Problem details – A precise repetition of every line below is the required answer.

[Collected data]
▬▬▬▬▬▬

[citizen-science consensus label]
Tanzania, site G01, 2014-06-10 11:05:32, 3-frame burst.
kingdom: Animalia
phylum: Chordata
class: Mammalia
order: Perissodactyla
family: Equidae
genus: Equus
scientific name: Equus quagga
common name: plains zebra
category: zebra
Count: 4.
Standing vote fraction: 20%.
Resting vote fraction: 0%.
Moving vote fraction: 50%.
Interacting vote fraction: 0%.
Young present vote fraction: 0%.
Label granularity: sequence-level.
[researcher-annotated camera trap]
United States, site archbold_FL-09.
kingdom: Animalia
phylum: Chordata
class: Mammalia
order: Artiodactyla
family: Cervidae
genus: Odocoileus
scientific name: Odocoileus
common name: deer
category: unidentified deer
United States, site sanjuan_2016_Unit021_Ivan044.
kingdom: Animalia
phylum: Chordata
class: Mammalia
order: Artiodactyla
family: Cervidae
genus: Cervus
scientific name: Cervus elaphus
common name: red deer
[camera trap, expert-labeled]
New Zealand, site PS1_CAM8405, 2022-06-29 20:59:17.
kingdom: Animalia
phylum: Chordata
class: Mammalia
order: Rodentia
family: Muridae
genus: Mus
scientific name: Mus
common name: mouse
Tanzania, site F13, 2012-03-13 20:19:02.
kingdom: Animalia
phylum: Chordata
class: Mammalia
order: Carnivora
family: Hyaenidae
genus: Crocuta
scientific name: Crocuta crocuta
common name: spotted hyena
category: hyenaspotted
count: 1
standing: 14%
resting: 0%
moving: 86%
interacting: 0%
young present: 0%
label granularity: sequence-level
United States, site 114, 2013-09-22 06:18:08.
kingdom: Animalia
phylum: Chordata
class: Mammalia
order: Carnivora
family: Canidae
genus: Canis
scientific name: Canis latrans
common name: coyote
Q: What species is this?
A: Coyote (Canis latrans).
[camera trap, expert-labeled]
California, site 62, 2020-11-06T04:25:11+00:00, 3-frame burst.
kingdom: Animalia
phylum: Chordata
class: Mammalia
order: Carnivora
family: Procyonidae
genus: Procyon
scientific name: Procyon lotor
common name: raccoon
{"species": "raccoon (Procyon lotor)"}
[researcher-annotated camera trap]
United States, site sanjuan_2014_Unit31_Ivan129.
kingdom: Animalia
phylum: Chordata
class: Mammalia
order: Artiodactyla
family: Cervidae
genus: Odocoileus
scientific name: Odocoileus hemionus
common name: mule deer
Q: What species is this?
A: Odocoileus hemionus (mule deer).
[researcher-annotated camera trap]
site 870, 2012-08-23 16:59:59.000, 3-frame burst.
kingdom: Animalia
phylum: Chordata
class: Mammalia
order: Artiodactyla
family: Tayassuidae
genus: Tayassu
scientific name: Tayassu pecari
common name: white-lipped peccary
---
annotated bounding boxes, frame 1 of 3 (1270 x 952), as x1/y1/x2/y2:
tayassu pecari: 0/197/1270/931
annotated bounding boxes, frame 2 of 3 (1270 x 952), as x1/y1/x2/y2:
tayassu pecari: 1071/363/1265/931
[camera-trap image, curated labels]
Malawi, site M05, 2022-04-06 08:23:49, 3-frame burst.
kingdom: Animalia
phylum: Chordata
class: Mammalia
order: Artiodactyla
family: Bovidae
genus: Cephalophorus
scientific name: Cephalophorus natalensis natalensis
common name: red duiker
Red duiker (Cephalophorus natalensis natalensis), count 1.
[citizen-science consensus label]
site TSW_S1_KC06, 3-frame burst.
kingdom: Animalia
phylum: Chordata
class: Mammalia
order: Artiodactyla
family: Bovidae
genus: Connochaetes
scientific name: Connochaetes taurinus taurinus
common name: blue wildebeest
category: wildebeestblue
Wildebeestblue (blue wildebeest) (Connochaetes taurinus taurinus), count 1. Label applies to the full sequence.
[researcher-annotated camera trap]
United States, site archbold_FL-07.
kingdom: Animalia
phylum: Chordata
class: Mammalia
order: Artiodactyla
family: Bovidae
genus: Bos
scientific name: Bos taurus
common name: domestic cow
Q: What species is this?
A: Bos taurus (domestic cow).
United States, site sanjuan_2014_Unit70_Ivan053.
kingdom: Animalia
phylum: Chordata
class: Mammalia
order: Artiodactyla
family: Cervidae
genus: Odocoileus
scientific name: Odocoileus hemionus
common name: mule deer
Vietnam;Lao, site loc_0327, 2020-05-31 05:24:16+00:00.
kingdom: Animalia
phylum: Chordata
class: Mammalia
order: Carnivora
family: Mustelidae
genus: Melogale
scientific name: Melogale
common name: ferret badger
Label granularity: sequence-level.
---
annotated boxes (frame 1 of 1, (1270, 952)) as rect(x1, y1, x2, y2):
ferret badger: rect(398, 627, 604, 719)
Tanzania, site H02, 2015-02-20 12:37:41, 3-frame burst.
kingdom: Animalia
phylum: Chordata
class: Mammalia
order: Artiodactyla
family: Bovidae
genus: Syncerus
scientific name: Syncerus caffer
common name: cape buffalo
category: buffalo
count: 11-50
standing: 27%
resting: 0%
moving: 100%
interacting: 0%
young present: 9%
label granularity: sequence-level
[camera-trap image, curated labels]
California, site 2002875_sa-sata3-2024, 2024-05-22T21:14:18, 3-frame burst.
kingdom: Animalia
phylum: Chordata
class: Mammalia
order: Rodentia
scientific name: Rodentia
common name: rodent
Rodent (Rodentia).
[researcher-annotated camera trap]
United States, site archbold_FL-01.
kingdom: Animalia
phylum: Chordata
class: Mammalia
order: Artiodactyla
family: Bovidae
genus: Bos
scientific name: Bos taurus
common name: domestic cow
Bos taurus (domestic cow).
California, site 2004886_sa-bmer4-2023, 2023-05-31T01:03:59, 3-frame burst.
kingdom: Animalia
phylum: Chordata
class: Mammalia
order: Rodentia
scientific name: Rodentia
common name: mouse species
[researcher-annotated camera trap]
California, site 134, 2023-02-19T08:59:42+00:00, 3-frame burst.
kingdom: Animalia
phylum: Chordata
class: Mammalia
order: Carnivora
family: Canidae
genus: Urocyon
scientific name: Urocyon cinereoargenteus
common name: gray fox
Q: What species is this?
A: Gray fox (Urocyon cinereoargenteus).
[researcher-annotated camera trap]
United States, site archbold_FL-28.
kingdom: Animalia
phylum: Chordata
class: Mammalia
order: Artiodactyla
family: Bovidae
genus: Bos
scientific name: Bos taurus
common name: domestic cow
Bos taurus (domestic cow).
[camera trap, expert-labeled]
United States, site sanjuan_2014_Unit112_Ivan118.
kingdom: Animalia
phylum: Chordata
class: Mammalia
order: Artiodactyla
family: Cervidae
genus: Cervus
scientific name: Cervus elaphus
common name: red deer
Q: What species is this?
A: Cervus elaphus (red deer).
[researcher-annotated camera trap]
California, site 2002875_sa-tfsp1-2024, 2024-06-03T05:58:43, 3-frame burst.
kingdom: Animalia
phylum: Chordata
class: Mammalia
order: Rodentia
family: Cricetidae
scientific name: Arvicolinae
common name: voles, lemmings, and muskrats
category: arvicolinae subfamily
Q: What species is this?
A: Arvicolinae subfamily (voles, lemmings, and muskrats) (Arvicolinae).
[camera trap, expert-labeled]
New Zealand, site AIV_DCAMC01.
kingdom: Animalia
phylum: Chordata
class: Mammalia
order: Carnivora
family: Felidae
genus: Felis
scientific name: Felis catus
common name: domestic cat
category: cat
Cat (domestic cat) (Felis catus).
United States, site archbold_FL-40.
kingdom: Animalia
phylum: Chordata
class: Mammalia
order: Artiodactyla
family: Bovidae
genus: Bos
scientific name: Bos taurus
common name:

▬▬▬▬▬▬

Exercise response –
[citizen-science consensus label]
Tanzania, site G01, 2014-06-10 11:05:32, 3-frame burst.
kingdom: Animalia
phylum: Chordata
class: Mammalia
order: Perissodactyla
family: Equidae
genus: Equus
scientific name: Equus quagga
common name: plains zebra
category: zebra
Count: 4.
Standing vote fraction: 20%.
Resting vote fraction: 0%.
Moving vote fraction: 50%.
Interacting vote fraction: 0%.
Young present vote fraction: 0%.
Label granularity: sequence-level.
[researcher-annotated camera trap]
United States, site archbold_FL-09.
kingdom: Animalia
phylum: Chordata
class: Mammalia
order: Artiodactyla
family: Cervidae
genus: Odocoileus
scientific name: Odocoileus
common name: deer
category: unidentified deer
United States, site sanjuan_2016_Unit021_Ivan044.
kingdom: Animalia
phylum: Chordata
class: Mammalia
order: Artiodactyla
family: Cervidae
genus: Cervus
scientific name: Cervus elaphus
common name: red deer
[camera trap, expert-labeled]
New Zealand, site PS1_CAM8405, 2022-06-29 20:59:17.
kingdom: Animalia
phylum: Chordata
class: Mammalia
order: Rodentia
family: Muridae
genus: Mus
scientific name: Mus
common name: mouse
Tanzania, site F13, 2012-03-13 20:19:02.
kingdom: Animalia
phylum: Chordata
class: Mammalia
order: Carnivora
family: Hyaenidae
genus: Crocuta
scientific name: Crocuta crocuta
common name: spotted hyena
category: hyenaspotted
count: 1
standing: 14%
resting: 0%
moving: 86%
interacting: 0%
young present: 0%
label granularity: sequence-level
United States, site 114, 2013-09-22 06:18:08.
kingdom: Animalia
phylum: Chordata
class: Mammalia
order: Carnivora
family: Canidae
genus: Canis
scientific name: Canis latrans
common name: coyote
Q: What species is this?
A: Coyote (Canis latrans).
[camera trap, expert-labeled]
California, site 62, 2020-11-06T04:25:11+00:00, 3-frame burst.
kingdom: Animalia
phylum: Chordata
class: Mammalia
order: Carnivora
family: Procyonidae
genus: Procyon
scientific name: Procyon lotor
common name: raccoon
{"species": "raccoon (Procyon lotor)"}
[researcher-annotated camera trap]
United States, site sanjuan_2014_Unit31_Ivan129.
kingdom: Animalia
phylum: Chordata
class: Mammalia
order: Artiodactyla
family: Cervidae
genus: Odocoileus
scientific name: Odocoileus hemionus
common name: mule deer
Q: What species is this?
A: Odocoileus hemionus (mule deer).
[researcher-annotated camera trap]
site 870, 2012-08-23 16:59:59.000, 3-frame burst.
kingdom: Animalia
phylum: Chordata
class: Mammalia
order: Artiodactyla
family: Tayassuidae
genus: Tayassu
scientific name: Tayassu pecari
common name: white-lipped peccary
---
annotated bounding boxes, frame 1 of 3 (1270 x 952), as x1/y1/x2/y2:
tayassu pecari: 0/197/1270/931
annotated bounding boxes, frame 2 of 3 (1270 x 952), as x1/y1/x2/y2:
tayassu pecari: 1071/363/1265/931
[camera-trap image, curated labels]
Malawi, site M05, 2022-04-06 08:23:49, 3-frame burst.
kingdom: Animalia
phylum: Chordata
class: Mammalia
order: Artiodactyla
family: Bovidae
genus: Cephalophorus
scientific name: Cephalophorus natalensis natalensis
common name: red duiker
Red duiker (Cephalophorus natalensis natalensis), count 1.
[citizen-science consensus label]
site TSW_S1_KC06, 3-frame burst.
kingdom: Animalia
phylum: Chordata
class: Mammalia
order: Artiodactyla
family: Bovidae
genus: Connochaetes
scientific name: Connochaetes taurinus taurinus
common name: blue wildebeest
category: wildebeestblue
Wildebeestblue (blue wildebeest) (Connochaetes taurinus taurinus), count 1. Label applies to the full sequence.
[researcher-annotated camera trap]
United States, site archbold_FL-07.
kingdom: Animalia
phylum: Chordata
class: Mammalia
order: Artiodactyla
family: Bovidae
genus: Bos
scientific name: Bos taurus
common name: domestic cow
Q: What species is this?
A: Bos taurus (domestic cow).
United States, site sanjuan_2014_Unit70_Ivan053.
kingdom: Animalia
phylum: Chordata
class: Mammalia
order: Artiodactyla
family: Cervidae
genus: Odocoileus
scientific name: Odocoileus hemionus
common name: mule deer
Vietnam;Lao, site loc_0327, 2020-05-31 05:24:16+00:00.
kingdom: Animalia
phylum: Chordata
class: Mammalia
order: Carnivora
family: Mustelidae
genus: Melogale
scientific name: Melogale
common name: ferret badger
Label granularity: sequence-level.
---
annotated boxes (frame 1 of 1, (1270, 952)) as rect(x1, y1, x2, y2):
ferret badger: rect(398, 627, 604, 719)
Tanzania, site H02, 2015-02-20 12:37:41, 3-frame burst.
kingdom: Animalia
phylum: Chordata
class: Mammalia
order: Artiodactyla
family: Bovidae
genus: Syncerus
scientific name: Syncerus caffer
common name: cape buffalo
category: buffalo
count: 11-50
standing: 27%
resting: 0%
moving: 100%
interacting: 0%
young present: 9%
label granularity: sequence-level
[camera-trap image, curated labels]
California, site 2002875_sa-sata3-2024, 2024-05-22T21:14:18, 3-frame burst.
kingdom: Animalia
phylum: Chordata
class: Mammalia
order: Rodentia
scientific name: Rodentia
common name: rodent
Rodent (Rodentia).
[researcher-annotated camera trap]
United States, site archbold_FL-01.
kingdom: Animalia
phylum: Chordata
class: Mammalia
order: Artiodactyla
family: Bovidae
genus: Bos
scientific name: Bos taurus
common name: domestic cow
Bos taurus (domestic cow).
California, site 2004886_sa-bmer4-2023, 2023-05-31T01:03:59, 3-frame burst.
kingdom: Animalia
phylum: Chordata
class: Mammalia
order: Rodentia
scientific name: Rodentia
common name: mouse species
[researcher-annotated camera trap]
California, site 134, 2023-02-19T08:59:42+00:00, 3-frame burst.
kingdom: Animalia
phylum: Chordata
class: Mammalia
order: Carnivora
family: Canidae
genus: Urocyon
scientific name: Urocyon cinereoargenteus
common name: gray fox
Q: What species is this?
A: Gray fox (Urocyon cinereoargenteus).
[researcher-annotated camera trap]
United States, site archbold_FL-28.
kingdom: Animalia
phylum: Chordata
class: Mammalia
order: Artiodactyla
family: Bovidae
genus: Bos
scientific name: Bos taurus
common name: domestic cow
Bos taurus (domestic cow).
[camera trap, expert-labeled]
United States, site sanjuan_2014_Unit112_Ivan118.
kingdom: Animalia
phylum: Chordata
class: Mammalia
order: Artiodactyla
family: Cervidae
genus: Cervus
scientific name: Cervus elaphus
common name: red deer
Q: What species is this?
A: Cervus elaphus (red deer).
[researcher-annotated camera trap]
California, site 2002875_sa-tfsp1-2024, 2024-06-03T05:58:43, 3-frame burst.
kingdom: Animalia
phylum: Chordata
class: Mammalia
order: Rodentia
family: Cricetidae
scientific name: Arvicolinae
common name: voles, lemmings, and muskrats
category: arvicolinae subfamily
Q: What species is this?
A: Arvicolinae subfamily (voles, lemmings, and muskrats) (Arvicolinae).
[camera trap, expert-labeled]
New Zealand, site AIV_DCAMC01.
kingdom: Animalia
phylum: Chordata
class: Mammalia
order: Carnivora
family: Felidae
genus: Felis
scientific name: Felis catus
common name: domestic cat
category: cat
Cat (domestic cat) (Felis catus).
United States, site archbold_FL-40.
kingdom: Animalia
phylum: Chordata
class: Mammalia
order: Artiodactyla
family: Bovidae
genus: Bos
scientific name: Bos taurus
common name:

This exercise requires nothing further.